Vender las joyas de la abuela siempre fue el último manotón del ahogado para tirar un tiempito más en el naufragio económico. Pero después de vendidas, sólo quedaba la vergüenza de haber regalado algo que no tiene valor: el recuerdo y los afectos.
Cierto ex-volante argentino vende en Inglaterra (tierra de piratas, si la hay) una medalla.
Una medalla que no se la dieron por ganar un Torneo Clausura, ni la Supercopa, ni la Recopa, ni la Sudamericana. Ni siquiera la Intercontinental.
Una medalla que simboliza lo más grande que le puede pasar a un jugador de fútbol: ser campeón del mundo.
Mientras algunos jugadores "no tienen ganas de vivir" por no poder siquiera jugar un mundial, otros rematan en una subasta (que por paqueta no oculta lo patética) la Medalla del Campeón del Mundo.
Una medalla que deberían lucir con orgullo sobre el pecho, un orgullo que debería pasar de hijos a padres y de hijos a nietos: "El abuelo fue campeón del mundo". Una medalla que, además, está teñida de sangre celeste y blanca, tiene los colores de la bandera (eso que representa algo más grande que el fútbol) y un poquito de nuestro corazón late con ella.
Pero bueno, no debemos sorprendernos demasiado: hace una década y media que ya subastamos a precio de ganga cuanto pudimos regalar.
Y mientras sale a la venta la medalla de uno de los campeones de la Selección Argentina tal vez más gloriosa de la historia (dejar afuera a los Piratas, con un gol con la mano y con el mejor gol de la historia... y encima ganar el mundial, es demasiado para igualar), también sale a la venta porciones desmesuradas de suelo argentino...
No deberíamos sorprendernos tanto, entonces, por esta subasta.

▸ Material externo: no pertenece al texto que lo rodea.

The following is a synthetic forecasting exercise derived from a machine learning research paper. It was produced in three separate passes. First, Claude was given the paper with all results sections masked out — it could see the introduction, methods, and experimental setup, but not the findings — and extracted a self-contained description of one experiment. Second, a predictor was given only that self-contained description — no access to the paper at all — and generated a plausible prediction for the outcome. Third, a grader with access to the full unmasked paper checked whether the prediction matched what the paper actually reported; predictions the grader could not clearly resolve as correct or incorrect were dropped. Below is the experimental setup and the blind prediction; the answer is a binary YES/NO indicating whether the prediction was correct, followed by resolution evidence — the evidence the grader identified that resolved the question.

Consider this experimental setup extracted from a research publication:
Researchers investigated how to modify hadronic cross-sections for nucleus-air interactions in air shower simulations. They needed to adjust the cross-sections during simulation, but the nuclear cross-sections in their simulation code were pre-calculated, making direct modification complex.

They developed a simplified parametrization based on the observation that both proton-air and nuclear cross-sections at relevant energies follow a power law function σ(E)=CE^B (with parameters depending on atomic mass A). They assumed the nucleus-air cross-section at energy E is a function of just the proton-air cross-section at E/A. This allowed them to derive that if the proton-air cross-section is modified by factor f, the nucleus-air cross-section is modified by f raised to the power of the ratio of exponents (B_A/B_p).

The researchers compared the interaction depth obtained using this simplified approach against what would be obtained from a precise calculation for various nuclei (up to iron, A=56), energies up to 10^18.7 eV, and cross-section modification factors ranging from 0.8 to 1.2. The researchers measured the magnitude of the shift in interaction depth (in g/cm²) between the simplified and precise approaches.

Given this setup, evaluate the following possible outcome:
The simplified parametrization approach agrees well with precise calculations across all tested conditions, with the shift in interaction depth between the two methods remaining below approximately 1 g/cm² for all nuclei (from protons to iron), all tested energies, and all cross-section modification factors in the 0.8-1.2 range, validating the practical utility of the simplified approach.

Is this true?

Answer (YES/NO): YES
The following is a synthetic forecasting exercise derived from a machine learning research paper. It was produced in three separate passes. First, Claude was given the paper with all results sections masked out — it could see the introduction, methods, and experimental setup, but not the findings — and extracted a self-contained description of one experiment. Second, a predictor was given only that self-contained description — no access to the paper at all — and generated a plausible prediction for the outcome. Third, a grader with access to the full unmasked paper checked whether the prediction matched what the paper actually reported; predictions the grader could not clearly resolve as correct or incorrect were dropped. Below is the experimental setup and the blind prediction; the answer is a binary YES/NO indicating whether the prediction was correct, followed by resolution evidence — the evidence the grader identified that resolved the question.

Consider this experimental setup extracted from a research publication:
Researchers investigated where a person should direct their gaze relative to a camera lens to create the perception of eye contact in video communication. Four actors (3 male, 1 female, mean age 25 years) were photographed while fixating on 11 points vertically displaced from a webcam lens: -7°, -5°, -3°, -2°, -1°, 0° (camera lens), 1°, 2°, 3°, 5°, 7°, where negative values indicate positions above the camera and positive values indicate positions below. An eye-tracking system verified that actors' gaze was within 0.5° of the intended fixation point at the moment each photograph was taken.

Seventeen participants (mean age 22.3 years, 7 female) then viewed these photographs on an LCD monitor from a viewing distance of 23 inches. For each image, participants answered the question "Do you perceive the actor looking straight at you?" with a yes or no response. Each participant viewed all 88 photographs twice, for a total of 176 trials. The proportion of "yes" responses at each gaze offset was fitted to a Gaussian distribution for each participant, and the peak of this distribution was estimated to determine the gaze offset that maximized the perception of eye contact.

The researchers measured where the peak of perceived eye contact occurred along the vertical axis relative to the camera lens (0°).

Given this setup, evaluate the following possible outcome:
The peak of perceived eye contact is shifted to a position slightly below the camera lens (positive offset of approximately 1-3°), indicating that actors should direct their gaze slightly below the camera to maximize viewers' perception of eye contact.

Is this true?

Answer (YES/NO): YES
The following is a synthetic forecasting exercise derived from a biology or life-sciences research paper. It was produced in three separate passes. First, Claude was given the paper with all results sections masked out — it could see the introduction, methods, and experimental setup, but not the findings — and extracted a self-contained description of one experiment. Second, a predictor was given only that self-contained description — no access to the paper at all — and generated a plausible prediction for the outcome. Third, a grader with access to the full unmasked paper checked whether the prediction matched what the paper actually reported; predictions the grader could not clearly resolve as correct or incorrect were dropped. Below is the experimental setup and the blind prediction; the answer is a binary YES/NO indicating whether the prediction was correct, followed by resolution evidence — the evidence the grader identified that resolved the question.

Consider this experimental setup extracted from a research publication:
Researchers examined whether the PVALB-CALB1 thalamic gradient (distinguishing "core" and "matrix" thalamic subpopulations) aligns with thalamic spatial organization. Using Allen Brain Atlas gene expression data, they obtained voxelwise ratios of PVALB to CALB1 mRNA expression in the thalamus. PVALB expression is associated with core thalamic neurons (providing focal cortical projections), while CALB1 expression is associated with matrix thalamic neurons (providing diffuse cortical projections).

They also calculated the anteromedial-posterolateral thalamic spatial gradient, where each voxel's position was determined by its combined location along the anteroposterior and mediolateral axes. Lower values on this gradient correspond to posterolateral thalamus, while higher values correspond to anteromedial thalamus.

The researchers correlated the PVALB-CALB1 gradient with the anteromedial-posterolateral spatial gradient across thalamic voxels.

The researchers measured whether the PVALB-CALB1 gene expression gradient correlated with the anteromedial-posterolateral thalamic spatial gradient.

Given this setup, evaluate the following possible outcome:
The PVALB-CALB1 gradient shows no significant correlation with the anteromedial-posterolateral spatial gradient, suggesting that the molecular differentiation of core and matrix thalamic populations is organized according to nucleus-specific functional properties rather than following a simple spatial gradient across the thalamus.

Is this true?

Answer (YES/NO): NO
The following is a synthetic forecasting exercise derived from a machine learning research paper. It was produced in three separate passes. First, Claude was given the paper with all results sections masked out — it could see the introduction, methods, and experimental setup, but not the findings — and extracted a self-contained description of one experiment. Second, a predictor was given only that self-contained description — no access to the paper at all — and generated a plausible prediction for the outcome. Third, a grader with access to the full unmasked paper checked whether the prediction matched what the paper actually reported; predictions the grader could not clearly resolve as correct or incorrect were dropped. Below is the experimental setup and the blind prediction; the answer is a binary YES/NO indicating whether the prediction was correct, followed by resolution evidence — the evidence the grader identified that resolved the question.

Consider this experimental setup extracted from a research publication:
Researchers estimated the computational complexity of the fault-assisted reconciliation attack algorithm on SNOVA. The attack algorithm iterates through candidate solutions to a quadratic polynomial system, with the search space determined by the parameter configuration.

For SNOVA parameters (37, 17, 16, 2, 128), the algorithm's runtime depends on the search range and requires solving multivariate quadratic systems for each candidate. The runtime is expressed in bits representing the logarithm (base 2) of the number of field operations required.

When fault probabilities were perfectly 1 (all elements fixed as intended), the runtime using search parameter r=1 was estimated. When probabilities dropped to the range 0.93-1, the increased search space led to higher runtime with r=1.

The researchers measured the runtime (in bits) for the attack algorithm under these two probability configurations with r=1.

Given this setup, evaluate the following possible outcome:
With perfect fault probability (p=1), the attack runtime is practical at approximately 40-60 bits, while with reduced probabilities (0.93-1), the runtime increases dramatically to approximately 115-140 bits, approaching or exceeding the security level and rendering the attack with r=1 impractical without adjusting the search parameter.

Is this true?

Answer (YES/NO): NO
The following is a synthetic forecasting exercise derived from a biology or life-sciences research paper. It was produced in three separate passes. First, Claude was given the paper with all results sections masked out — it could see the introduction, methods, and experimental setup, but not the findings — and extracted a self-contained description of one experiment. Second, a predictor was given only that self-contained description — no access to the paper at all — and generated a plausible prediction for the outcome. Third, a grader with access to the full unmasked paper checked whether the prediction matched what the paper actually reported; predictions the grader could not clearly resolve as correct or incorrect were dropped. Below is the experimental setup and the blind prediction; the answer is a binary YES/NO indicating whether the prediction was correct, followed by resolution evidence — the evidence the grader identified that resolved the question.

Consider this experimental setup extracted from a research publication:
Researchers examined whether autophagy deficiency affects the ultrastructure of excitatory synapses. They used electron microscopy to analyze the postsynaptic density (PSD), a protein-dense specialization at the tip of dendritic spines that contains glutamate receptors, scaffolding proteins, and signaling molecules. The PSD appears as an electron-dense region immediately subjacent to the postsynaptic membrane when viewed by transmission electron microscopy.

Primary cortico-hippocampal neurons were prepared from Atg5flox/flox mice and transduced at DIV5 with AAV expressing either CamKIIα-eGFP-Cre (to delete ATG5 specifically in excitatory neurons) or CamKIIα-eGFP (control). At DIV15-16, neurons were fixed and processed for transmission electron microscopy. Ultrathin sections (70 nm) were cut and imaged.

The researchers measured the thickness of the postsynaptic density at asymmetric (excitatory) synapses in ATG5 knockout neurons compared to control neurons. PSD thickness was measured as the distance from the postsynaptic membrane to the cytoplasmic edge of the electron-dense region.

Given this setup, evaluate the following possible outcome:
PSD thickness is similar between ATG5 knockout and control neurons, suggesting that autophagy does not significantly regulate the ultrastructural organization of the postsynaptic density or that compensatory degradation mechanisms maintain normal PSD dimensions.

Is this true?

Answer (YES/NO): NO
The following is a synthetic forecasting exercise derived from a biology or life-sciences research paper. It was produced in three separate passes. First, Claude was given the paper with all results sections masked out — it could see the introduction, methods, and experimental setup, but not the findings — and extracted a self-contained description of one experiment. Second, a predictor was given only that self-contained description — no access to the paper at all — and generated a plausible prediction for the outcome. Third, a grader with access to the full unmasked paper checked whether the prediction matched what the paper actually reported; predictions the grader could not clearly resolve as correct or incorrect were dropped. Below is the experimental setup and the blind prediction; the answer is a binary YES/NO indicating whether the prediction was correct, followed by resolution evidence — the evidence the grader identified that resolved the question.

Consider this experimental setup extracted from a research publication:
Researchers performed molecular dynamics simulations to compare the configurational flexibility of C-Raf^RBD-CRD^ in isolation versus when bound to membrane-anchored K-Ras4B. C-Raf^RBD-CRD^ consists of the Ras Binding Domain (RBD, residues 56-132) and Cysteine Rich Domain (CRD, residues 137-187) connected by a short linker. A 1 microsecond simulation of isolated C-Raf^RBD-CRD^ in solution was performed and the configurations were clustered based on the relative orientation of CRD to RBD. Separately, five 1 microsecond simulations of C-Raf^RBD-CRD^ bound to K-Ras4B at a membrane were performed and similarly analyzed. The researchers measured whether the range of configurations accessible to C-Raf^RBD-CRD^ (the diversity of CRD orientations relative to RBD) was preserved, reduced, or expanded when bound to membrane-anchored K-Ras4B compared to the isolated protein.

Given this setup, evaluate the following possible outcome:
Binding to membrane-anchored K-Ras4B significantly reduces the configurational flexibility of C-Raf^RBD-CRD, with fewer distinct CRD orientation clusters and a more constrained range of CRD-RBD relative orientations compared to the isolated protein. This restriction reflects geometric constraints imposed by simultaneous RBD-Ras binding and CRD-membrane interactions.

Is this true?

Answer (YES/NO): NO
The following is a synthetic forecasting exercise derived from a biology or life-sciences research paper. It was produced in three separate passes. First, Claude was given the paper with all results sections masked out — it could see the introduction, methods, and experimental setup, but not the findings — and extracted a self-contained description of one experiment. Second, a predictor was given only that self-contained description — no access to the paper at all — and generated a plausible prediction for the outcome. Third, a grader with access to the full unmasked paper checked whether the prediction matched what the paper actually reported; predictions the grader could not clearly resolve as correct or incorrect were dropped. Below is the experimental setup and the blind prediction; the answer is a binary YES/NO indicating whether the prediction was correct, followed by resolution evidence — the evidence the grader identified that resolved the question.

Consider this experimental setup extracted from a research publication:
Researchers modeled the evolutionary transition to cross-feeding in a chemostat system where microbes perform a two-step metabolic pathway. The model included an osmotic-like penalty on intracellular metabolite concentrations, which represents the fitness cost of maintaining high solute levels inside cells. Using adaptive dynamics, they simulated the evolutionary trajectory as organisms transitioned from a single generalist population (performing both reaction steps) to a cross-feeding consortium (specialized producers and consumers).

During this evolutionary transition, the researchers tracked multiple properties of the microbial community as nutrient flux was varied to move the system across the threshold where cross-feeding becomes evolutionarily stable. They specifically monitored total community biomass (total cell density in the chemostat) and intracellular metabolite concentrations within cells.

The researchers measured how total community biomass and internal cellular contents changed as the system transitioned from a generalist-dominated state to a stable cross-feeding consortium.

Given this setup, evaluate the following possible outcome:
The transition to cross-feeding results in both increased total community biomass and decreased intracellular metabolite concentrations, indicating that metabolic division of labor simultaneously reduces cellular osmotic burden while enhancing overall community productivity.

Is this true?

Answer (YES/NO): YES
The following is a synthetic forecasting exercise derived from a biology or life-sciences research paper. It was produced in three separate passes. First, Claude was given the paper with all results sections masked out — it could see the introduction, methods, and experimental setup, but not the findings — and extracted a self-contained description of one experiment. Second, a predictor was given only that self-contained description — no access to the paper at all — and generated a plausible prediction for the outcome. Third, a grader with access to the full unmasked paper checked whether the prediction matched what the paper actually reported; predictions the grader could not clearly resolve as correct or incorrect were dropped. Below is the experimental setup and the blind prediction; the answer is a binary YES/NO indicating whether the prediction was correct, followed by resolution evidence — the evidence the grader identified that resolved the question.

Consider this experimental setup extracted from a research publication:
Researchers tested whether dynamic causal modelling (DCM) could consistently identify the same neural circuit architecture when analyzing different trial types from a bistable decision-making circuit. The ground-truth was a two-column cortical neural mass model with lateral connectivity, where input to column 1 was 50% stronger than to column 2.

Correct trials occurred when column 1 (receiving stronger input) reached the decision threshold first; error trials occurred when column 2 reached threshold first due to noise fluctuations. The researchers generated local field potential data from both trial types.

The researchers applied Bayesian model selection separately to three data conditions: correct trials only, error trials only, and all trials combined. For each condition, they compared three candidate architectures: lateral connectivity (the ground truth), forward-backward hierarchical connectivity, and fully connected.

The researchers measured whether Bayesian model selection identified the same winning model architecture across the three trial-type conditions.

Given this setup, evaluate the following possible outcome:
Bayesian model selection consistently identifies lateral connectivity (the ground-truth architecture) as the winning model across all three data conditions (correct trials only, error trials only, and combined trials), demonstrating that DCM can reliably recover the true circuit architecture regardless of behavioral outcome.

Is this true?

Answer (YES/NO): YES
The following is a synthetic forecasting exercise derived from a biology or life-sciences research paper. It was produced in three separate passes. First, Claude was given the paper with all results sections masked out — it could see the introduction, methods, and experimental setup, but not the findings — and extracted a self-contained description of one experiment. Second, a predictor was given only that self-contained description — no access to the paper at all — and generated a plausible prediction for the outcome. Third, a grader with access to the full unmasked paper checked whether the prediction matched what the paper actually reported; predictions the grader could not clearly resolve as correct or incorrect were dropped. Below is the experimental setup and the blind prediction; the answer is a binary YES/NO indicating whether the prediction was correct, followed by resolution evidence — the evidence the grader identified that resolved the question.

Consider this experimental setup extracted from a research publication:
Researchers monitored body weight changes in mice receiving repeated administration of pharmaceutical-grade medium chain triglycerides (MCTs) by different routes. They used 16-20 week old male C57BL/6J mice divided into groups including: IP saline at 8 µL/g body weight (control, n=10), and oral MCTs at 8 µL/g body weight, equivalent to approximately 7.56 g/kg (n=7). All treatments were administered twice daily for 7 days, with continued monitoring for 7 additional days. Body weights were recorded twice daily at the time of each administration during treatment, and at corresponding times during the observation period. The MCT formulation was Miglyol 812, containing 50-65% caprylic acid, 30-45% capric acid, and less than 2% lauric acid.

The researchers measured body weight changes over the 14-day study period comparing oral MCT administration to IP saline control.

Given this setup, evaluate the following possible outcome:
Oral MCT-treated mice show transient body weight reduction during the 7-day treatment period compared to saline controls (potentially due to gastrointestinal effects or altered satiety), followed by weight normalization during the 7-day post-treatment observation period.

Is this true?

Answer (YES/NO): YES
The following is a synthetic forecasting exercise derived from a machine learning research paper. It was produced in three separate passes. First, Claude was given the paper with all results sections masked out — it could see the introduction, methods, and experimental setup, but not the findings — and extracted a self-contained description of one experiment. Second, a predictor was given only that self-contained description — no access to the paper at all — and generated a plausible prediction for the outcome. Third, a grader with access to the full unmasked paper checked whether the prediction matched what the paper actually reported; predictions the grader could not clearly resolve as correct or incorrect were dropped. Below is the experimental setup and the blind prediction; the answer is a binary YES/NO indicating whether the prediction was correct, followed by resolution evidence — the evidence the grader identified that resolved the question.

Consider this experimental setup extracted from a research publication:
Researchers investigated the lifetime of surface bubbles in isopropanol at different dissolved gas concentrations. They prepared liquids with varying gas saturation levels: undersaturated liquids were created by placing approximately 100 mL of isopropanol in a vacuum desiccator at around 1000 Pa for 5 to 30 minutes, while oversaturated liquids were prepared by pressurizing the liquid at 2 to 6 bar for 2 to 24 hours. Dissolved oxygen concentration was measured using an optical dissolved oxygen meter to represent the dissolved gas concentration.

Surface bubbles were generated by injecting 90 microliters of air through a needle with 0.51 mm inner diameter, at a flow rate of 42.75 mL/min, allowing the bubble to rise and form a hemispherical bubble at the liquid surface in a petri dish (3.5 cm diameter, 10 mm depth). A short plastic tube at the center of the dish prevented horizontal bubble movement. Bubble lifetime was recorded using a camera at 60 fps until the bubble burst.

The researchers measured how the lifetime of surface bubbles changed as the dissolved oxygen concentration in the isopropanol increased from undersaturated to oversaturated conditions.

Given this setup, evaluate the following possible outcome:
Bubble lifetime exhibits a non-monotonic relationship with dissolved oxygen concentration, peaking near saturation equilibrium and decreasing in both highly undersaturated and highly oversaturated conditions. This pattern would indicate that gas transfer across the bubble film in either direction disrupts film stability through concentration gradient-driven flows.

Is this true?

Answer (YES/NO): NO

Sin embargo, algunos pocos, nos preguntamos cómo puede ser posible que alguien cambie por billetes algo que ningún billete va a poder comprar: el recuerdo, el orgullo. El heroísmo.

Gracias a Facu por el contenido del post.

N. de R.: sería fantástico que estuvieramos equivocados y que en realidad todo esto sea una movida benéfica y el producido de la venta sea donado a una fundación... pero la ausencia de difusión mediática en este sentido me lleva a creer que la mano viene por otro lado.